While the drug dealer who joined in a violent robbery hugged her supporters once she was finally released from spending more than 480 days in prison, the former real estate worker who helped her acted differently once she left the courthouse.
“F-k off”, Haylie Ellen Sibley told media outside the ACT Supreme Court while they were taking her photo, after she and Natalie Marie Hyde had just been sentenced on Tuesday (27 February).
Hyde was a drug dealer who had given their victim cash for food and fuel as well as drugs on credit, while he was to do work at a house on Abrahams Crescent in Conder.
But by 8 June 2022, she was angry that he hadn’t repaid her and demanded he pay up, Justice David Mossop said.
The victim organised to hand over the keys to the Abrahams Crescent home to Sibley. But when she arrived at the house, another man was with her.
This man opened the door to the victim’s car and started yelling at him while holding a hammer, then threatened him as well. Sibley took the keys from the victim’s car and the man ordered the victim inside the home.

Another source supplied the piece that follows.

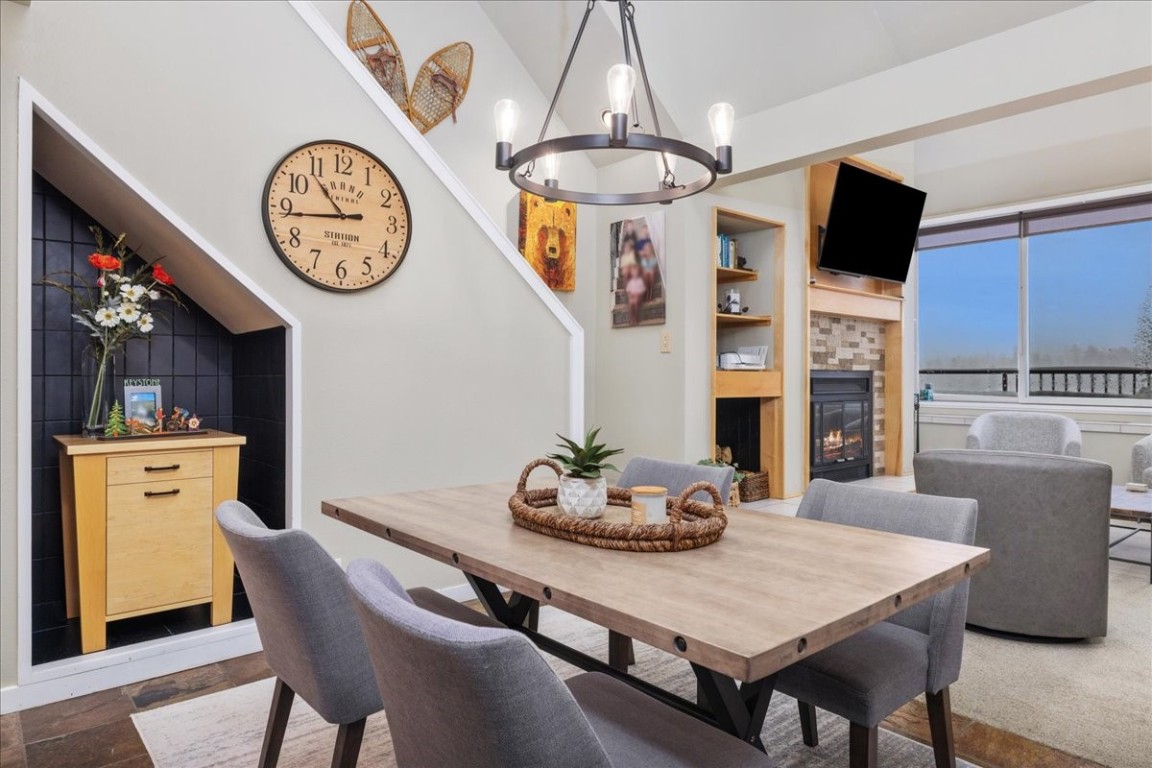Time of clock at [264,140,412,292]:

Inside, the man continued to yell and swung the hammer towards the victim, then asked Sibley to call Hyde. She arrived with two other men and began questioning and hitting the victim, saying, “Why are you lying to me”.
The others also hit him multiple times, took his phone and he gave up his password when he was threatened with the hammer. They stole $50 from him and tried to access his banking apps.
Hyde eventually told the group, “Stop hitting him”. The victim asked to go to the bathroom, but when he was taken there, he jumped out of a window and escaped to seek help from a neighbour.
Justice Mossop said the victim had been confined for about one hour and while limited injuries had been inflicted on him, at one stage he had feared for his life.
Both Hyde and Sibley faced a jury trial last year, in which they were found guilty of aggravated robbery and forcible confinement.
Also, on 13 December 2022, police raided Hyde’s home in Conder where they found items including 155 grams of methylamphetamine and $10,000 cash.
She pleaded guilty to charges including drug trafficking over this later incident.
Justice Mossop said Hyde was a “user-dealer” whose problematic use of meth started in her late 20s and at its peak involved her using 1.5 grams of the drug each day.
But he also said the now-45-year-old appeared to be at a stage where she wanted to get over her drug addiction.
The judge said the now-39-year-old Sibley had a relatively minor role in the incident, as while she was initially involved with the victim, that appeared to be at the direction of Hyde.
He said she had a real estate licence and worked in the area for 15 years, while she had spent 33 days in custody.
Hyde, who had spent 483 days in custody over her charges, was convicted and sentenced to about three years and three months’ jail, but to be served as an intensive corrections order in the community.
Sibley, who has launched an appeal against her convictions, was convicted and sentenced to one year and three months’ jail, wholly suspended for a two-year good behaviour order.